You can also obtain the posterior distribution for $\theta$ under $H_1$, $\pi(\theta|x,H_1)$. At this point, I will describe this for a more general case than observing the outcome of a single coin toss.

Batch Updating

The evolution of this distribution after $n$ coin tosses with $n_h$ heads and $n_t$ tails is

$$\pi(\theta|x=\{n_h ,n_t\}) = \frac{\theta^{n_h-1}(1-\theta)^{n_t-1}}{\text{B} (n_t,n_f)}$$

where the normalizing constant $\text{B}(n_t,n_f)$ is the Beta distribution. This is called the conjugate prior of the binomial distribution, which is itself the distribution for more than one coin toss.

Stray notes

• We were lucky to have the posterior distribution for $\theta$ under $H_1$ be analytically tractable. Not all statistical models have this feature, and require Monte Carlo sampling. See, for instance, this post on CV.
• I have simulated this problem in MATLAB and watched the behaviors of the posteriors. Not surprisingly, the posteriors become more erratic when ground truth is $H_1$ with $\theta$ close to $0.5$.
• It is not entirely clear to me how to deal with the original problem with four hypotheses (above post).
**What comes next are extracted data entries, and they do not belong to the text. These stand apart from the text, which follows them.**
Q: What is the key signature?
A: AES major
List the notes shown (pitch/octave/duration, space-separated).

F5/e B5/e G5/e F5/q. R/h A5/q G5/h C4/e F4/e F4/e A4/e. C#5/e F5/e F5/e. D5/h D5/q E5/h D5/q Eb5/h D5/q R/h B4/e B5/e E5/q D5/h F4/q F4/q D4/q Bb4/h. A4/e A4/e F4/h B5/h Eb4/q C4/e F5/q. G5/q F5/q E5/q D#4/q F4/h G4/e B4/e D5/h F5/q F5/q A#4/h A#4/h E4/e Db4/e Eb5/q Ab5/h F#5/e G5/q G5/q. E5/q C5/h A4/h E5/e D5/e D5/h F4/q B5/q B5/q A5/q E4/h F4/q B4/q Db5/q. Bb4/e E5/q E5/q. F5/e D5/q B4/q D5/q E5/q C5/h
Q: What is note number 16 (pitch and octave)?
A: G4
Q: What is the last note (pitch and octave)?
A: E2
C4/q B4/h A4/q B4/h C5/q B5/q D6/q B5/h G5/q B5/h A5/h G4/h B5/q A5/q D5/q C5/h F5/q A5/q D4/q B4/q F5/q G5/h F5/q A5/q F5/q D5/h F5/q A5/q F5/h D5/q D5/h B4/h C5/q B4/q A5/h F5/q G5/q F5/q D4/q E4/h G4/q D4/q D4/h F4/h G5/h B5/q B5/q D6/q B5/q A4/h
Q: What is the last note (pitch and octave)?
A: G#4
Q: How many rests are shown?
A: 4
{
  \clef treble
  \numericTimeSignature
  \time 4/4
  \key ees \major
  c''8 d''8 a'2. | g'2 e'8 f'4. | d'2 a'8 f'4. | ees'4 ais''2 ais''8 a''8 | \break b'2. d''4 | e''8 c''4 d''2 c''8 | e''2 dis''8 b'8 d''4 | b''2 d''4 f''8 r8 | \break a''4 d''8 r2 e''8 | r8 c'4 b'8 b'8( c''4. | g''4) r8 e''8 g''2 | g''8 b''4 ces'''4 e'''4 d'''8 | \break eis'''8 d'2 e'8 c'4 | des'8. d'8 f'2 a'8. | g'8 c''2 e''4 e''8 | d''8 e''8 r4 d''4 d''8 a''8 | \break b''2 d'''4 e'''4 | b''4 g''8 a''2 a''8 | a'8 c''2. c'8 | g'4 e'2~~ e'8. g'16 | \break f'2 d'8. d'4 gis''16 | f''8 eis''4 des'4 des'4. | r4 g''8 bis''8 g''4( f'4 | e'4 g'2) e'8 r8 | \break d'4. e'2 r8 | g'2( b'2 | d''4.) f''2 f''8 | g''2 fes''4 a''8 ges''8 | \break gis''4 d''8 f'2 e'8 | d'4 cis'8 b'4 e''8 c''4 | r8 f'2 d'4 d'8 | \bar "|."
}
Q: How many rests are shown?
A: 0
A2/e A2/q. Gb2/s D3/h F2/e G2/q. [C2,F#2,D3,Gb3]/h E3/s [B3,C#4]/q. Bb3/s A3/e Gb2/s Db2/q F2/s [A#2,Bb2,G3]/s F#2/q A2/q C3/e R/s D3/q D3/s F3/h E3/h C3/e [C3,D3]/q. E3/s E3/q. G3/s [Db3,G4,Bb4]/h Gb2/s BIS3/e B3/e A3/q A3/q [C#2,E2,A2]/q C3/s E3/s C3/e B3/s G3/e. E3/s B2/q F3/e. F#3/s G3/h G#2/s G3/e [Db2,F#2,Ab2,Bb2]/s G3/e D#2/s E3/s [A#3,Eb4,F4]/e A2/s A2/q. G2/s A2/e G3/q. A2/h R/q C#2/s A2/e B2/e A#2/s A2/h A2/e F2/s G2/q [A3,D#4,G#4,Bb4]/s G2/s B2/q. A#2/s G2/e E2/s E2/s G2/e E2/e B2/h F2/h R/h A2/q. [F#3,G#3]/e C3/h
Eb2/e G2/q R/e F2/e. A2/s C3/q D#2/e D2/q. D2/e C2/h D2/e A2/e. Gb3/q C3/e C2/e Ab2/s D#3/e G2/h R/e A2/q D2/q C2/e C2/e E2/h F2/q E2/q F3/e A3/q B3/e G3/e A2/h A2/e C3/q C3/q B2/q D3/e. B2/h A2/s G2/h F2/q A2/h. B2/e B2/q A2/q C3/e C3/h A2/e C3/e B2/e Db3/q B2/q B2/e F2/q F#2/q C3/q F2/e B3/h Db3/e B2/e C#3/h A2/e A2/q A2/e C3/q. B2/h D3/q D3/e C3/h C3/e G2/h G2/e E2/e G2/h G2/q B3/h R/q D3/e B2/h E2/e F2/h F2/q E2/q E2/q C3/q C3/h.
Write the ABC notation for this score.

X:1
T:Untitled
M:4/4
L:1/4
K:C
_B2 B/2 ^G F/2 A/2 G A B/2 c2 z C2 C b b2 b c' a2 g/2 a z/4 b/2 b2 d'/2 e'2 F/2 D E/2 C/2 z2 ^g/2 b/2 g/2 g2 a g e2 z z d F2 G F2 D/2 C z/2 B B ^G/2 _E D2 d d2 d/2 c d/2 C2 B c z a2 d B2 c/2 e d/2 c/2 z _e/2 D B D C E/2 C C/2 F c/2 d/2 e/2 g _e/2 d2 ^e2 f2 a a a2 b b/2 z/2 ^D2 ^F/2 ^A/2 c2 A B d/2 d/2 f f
But it seems reasonable to start with a broader categorization $p(H_4) = p(H_1\cup H_2 \cup H_3)=0.5$ and then further specifying individual hypotheses in a tree structure.
• The notes from Jim Berger's lectures at CBMS's conference on Model Uncertainty and Multiplicity at UCSC were extremely helpful in clarifying these concepts.
• In light of the fact that I answered my own question, I would like to amend my previous "Thanks for reading" to "Thanks for not downvoting," and I hope (perhaps in vain) that my laziness in attempting to make the internet do my homework for me is atoned for by my diligence in following up on the question and transmitting my findings to the community.